## [WHAT NEEDS TO BE DONE]
Write down exactly what lies from the line containing "Чемодан Monopol Бабочка" to the end of the records, inclusive, and omit the pictures.

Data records
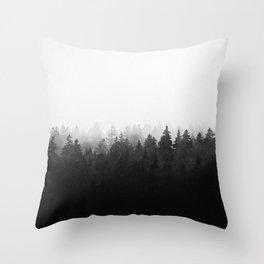 A Wilderness Somewhere Throw Pillow
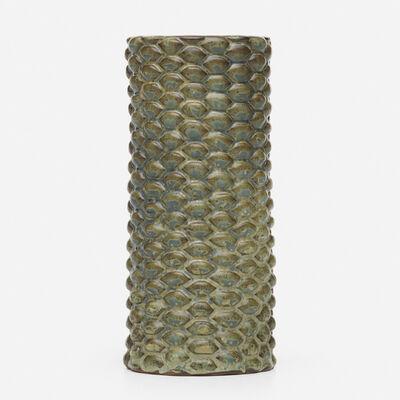 Axel Salto, 'Budding vase', c. 1960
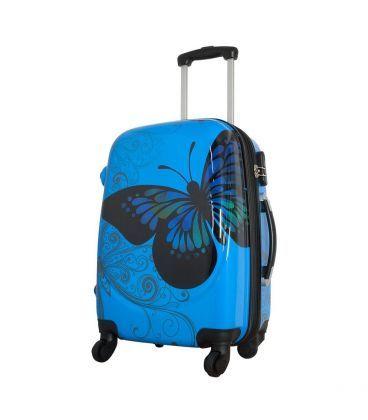 Чемодан Monopol Бабочка голубой Midi картинка, изображение, фото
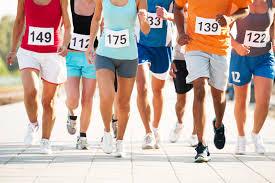 beginner triathlon -running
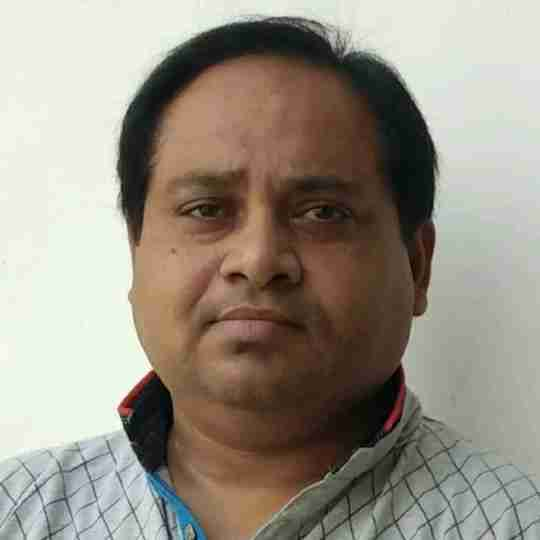 Dr. Arvind Kumar Singh's profile on Curofy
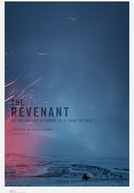 O Regresso (The Revenant)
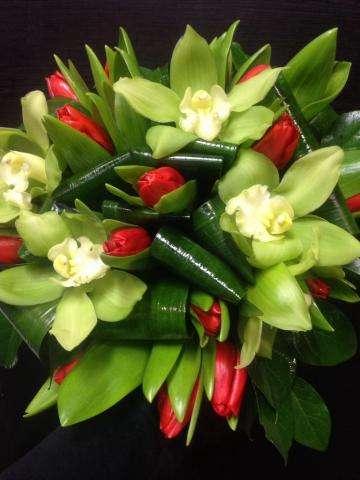 Ваши любимые достойны самых красивых цветов!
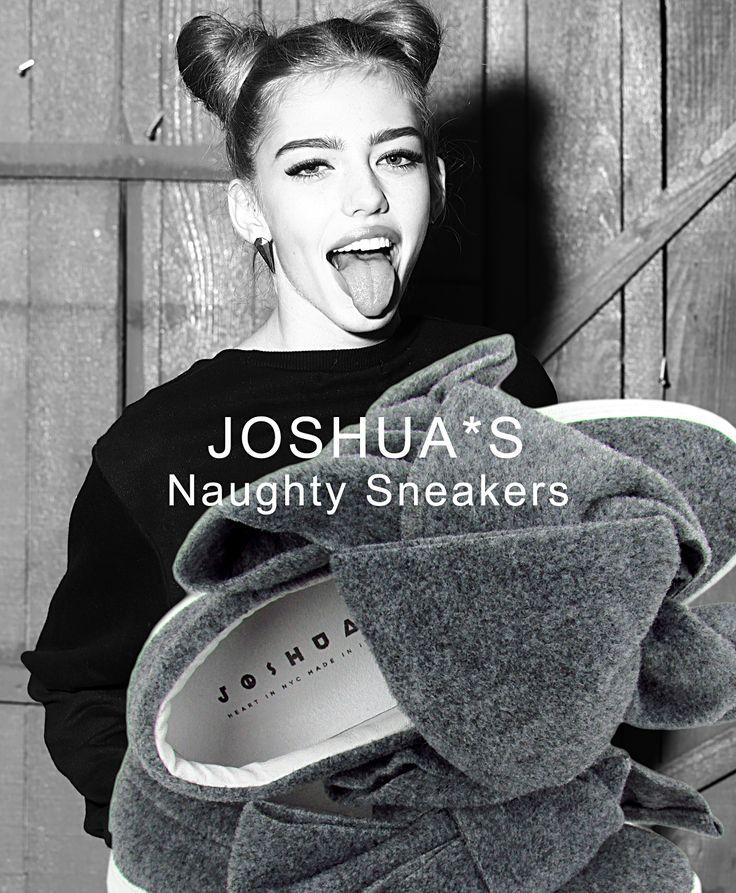 JOSHUA*S. Naughty Sneakers.  Boutique Montorsi. via Emilia Centro 87 a Modena. 059 211321.  #JoshuaSanders #Sneakers #WomenShoes #Boutiquemontorsi #Montorsimodena #Modena #Italy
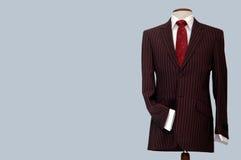 Kostuum op winkelledenpop. Royalty-vrije Stock Foto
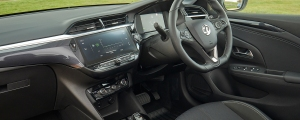 Vauxhall-Corsa_E_08
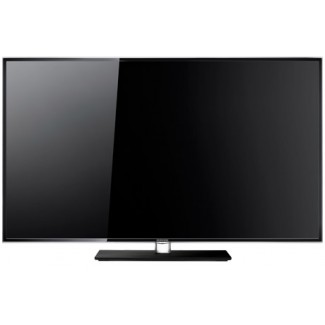 Televisions (TV's)
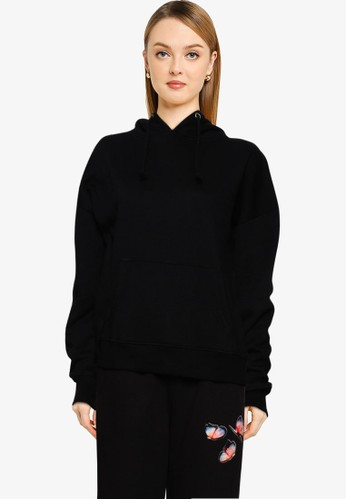 MISSGUIDED black Petite Basic Oversize Hoodie 89A31AAF84C974GS_1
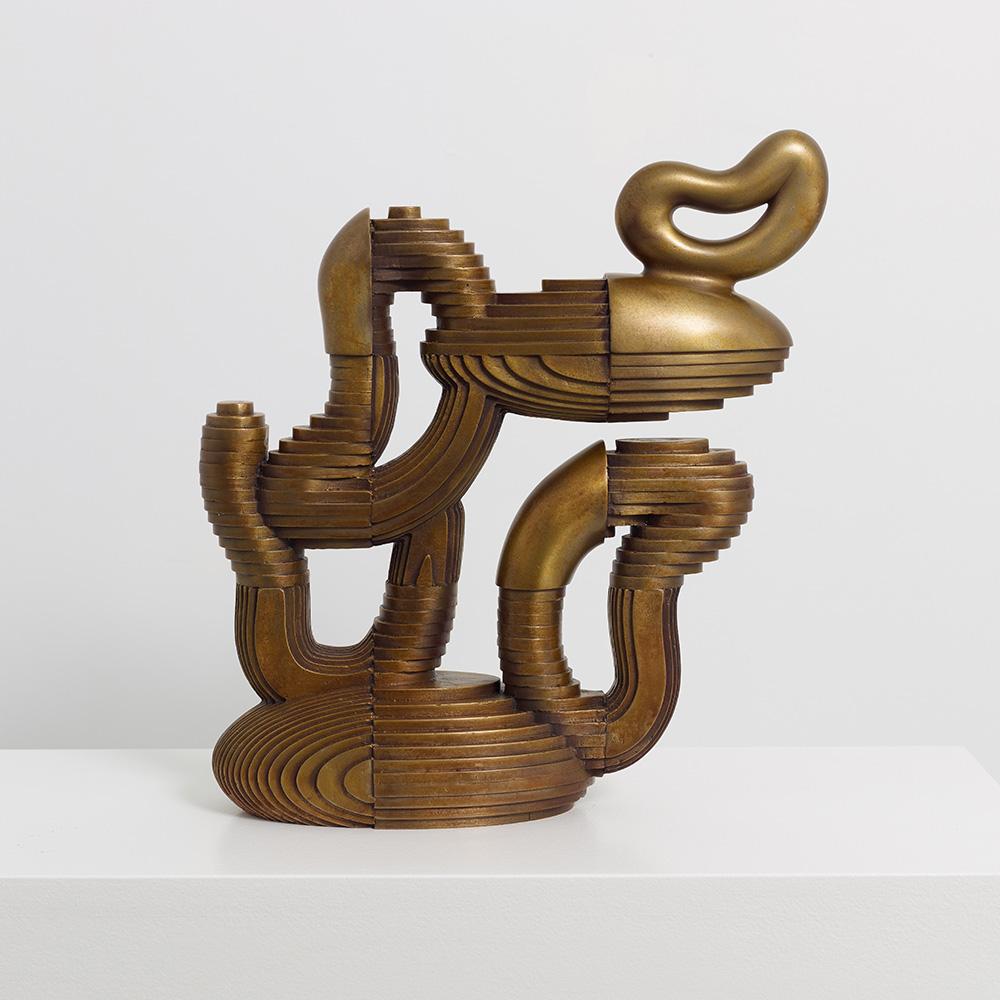 Bayne Peterson, Golden Prize, 2016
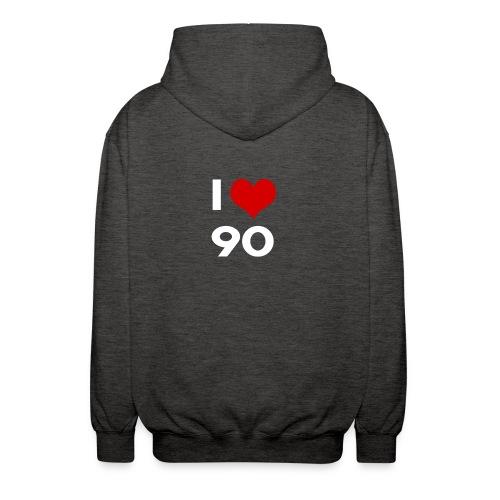 I love 90 - Felpa unisex con cappuccio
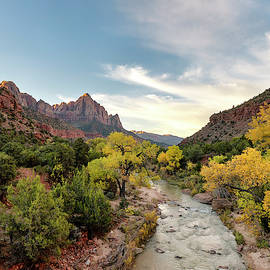 Sunrise At The Watchman 2 Vertical - Zion National Park - Utah by Brian Harig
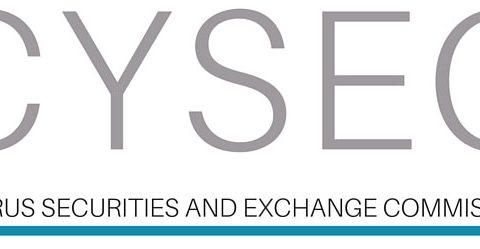 Cyprus Regulation, CYSEC regulation, cyprus forex brokers, cyprus forex companiesi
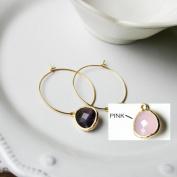 Rebecca HLSGP Hoop Stone - Gold-Pink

## [EXERCISE SOLUTION]
 Чемодан Monopol Бабочка голубой Midi картинка, изображение, фото
 beginner triathlon -running
 Dr. Arvind Kumar Singh's profile on Curofy
 O Regresso (The Revenant)
 Ваши любимые достойны самых красивых цветов!
 JOSHUA*S. Naughty Sneakers.  Boutique Montorsi. via Emilia Centro 87 a Modena. 059 211321.  #JoshuaSanders #Sneakers #WomenShoes #Boutiquemontorsi #Montorsimodena #Modena #Italy
 Kostuum op winkelledenpop. Royalty-vrije Stock Foto
 Vauxhall-Corsa_E_08
 Televisions (TV's)
 MISSGUIDED black Petite Basic Oversize Hoodie 89A31AAF84C974GS_1
 Bayne Peterson, Golden Prize, 2016
 I love 90 - Felpa unisex con cappuccio
 Sunrise At The Watchman 2 Vertical - Zion National Park - Utah by Brian Harig
 Cyprus Regulation, CYSEC regulation, cyprus forex brokers, cyprus forex companiesi
 Rebecca HLSGP Hoop Stone - Gold-Pink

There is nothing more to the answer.